Parameters passed in: food, property

Function description: Called by food-fact-p.

 

Function: apply-diet-subst

Parameters passed in: diet-restr, course

Function description: Called by fix-diet-restr. Calls replacement and offender. If a replacement ingredient can be found then this function builds a string to alert the user of the replacements.

Function: offender

Parameters passed in: diet-restr

Function description: Called by apply-diet-subst. Isolates and returns the diet restriction item from the *ingredients-fixes* association.

Function: replacement

Parameters passed in: diet-restr

Function description: Called by apply-diet-subst. Isolates and returns the diet restriction substitute from the *ingredients-fixes* association.

Function: print-solution

Parameters passed in: solution

Function description: Called by cbr. Prints out the results of the cased base reasoning program.

 

Observations:

Seen a few examples of nested function calls: Example (function-call-1(function-call-2(function-call-2-parameter) function-call-1-parameter).

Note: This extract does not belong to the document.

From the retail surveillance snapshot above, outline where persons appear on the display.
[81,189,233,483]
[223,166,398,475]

I found the fact that due to the limited amount of example menus or previous cases, that if I were to request a French meal or Polish meal I would get a cuisine based on the other inputs. I could get a Szechuan or American or Swedish meal based on the diet restrictions, cost per person and number of diners. One change that I would make to this program would be to limit the cuisine choices to the cuisine’s that are already pre-defined. Something else that I thought of to help improve the program would to automate the building of previous experiences or test cases by creating new example menus from the solution results. Any how, I found that this code was pretty complex in some areas and easy in others, but I would of liked to have more time to dissect it some more.